What Connecticut and Other States Are Doing

Beyond AG Tong’s letter to Meta, Connecticut has taken several additional steps:

The state has issued specific consumer guidance through the Department of Banking warning about fake investment platforms, with particular emphasis on the “verify before you invest” framework — checking whether a platform is registered with FINRA, the SEC, or the CFTC before depositing funds.

Connecticut, along with several other states, has joined a multi-state coalition that is preparing regulatory and potentially legal action against social media platforms over the hosting of fraudulent investment advertising that uses AI-generated content.

The state has also expanded resources for fraud victim support, recognizing that the financial devastation of investment fraud — which frequently involves retirement savings — requires more than just investigation.

What You Can Do

For residents of Connecticut and every other state, the AI investment scam threat has a straightforward mitigation:

No legitimate investment opportunity is advertised through social media video. Berkshire Hathaway does not recruit investors through Facebook videos. Warren Buffett is not promoting cryptocurrency platforms on Instagram. If you see a video in your social feed of any public figure discussing an investment opportunity, assume it is fabricated until you can independently verify otherwise.

Verify any investment platform before depositing funds. The SEC’s EDGAR database, FINRA’s BrokerCheck, and the CFTC’s registration database are free public resources. If a platform is not registered and regulated, it is not a legitimate investment venue.

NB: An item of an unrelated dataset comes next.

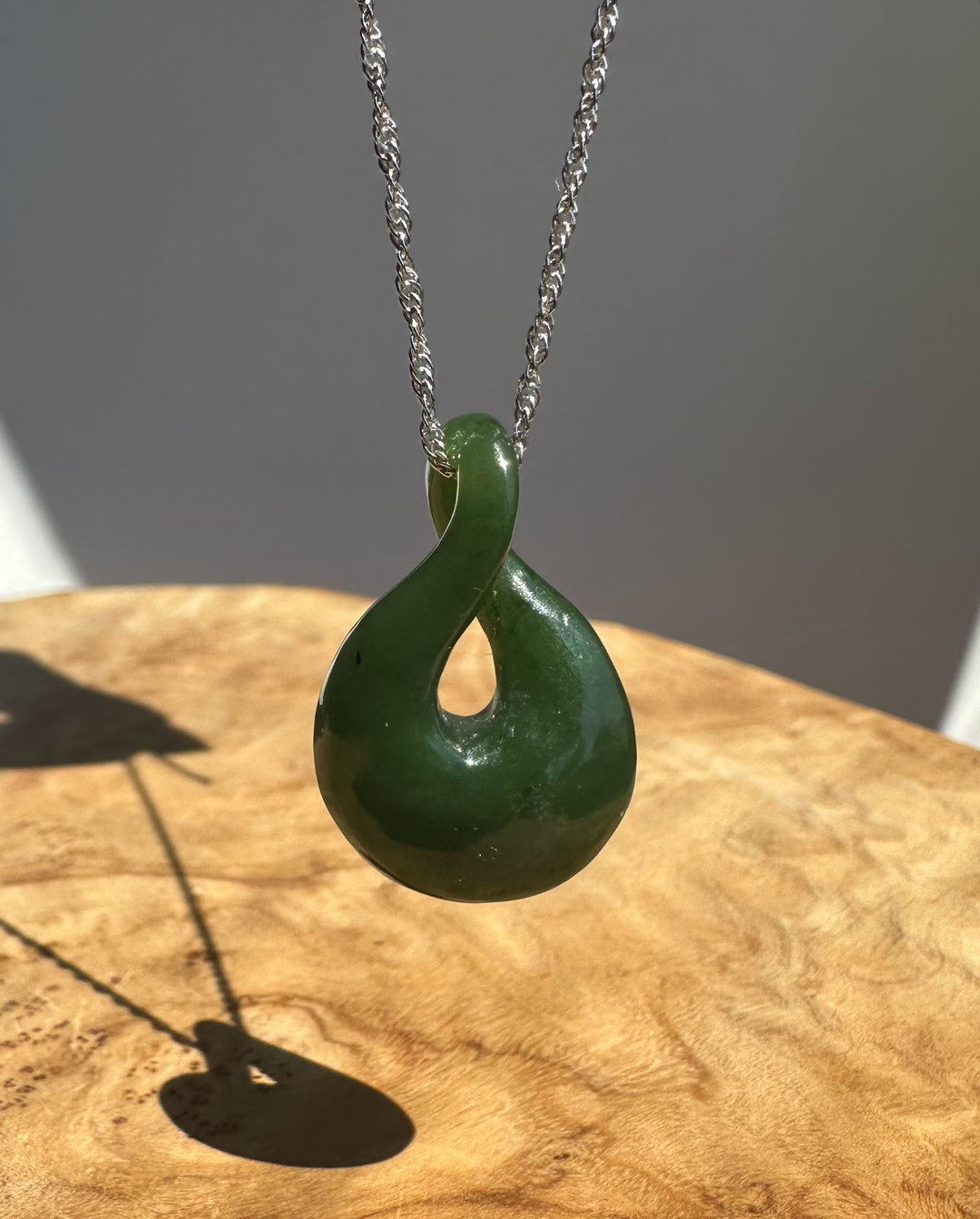 A polished dark green infinity pendant necklace on a silver chain, displayed on a wooden surface with a gray background.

Report AI investment scam content. Reporting fraudulent investment advertisements through Meta’s reporting tools, the FTC at ReportFraud.ftc.gov, and your state AG’s consumer protection office contributes to the enforcement pressure that is gradually forcing platform accountability.

The $16.1 million Connecticut figure is not a uniquely Connecticut problem. It is a window into a national crisis that AI tools are making faster, more convincing, and more difficult to detect with each passing month.